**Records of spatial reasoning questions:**
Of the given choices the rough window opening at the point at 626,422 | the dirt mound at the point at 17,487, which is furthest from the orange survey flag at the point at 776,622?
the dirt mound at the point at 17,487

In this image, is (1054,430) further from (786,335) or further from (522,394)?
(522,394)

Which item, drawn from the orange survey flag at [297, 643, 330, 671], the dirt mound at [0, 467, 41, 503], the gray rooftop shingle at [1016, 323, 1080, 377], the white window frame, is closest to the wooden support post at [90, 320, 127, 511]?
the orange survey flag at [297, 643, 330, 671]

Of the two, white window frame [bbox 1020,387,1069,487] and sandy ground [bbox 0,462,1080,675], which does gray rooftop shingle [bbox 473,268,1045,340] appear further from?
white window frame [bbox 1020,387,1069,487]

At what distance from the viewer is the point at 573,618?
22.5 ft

**WRITTEN TASK:** Render every line of the items above as a JSON list of strings, one string per line, leaving out the blank lines.

**FINISHED EXERCISE:**
[
  "Of the given choices the rough window opening at the point at 626,422 | the dirt mound at the point at 17,487, which is furthest from the orange survey flag at the point at 776,622?",
  "the dirt mound at the point at 17,487",
  "In this image, is (1054,430) further from (786,335) or further from (522,394)?",
  "(522,394)",
  "Which item, drawn from the orange survey flag at [297, 643, 330, 671], the dirt mound at [0, 467, 41, 503], the gray rooftop shingle at [1016, 323, 1080, 377], the white window frame, is closest to the wooden support post at [90, 320, 127, 511]?",
  "the orange survey flag at [297, 643, 330, 671]",
  "Of the two, white window frame [bbox 1020,387,1069,487] and sandy ground [bbox 0,462,1080,675], which does gray rooftop shingle [bbox 473,268,1045,340] appear further from?",
  "white window frame [bbox 1020,387,1069,487]",
  "At what distance from the viewer is the point at 573,618?",
  "22.5 ft"
]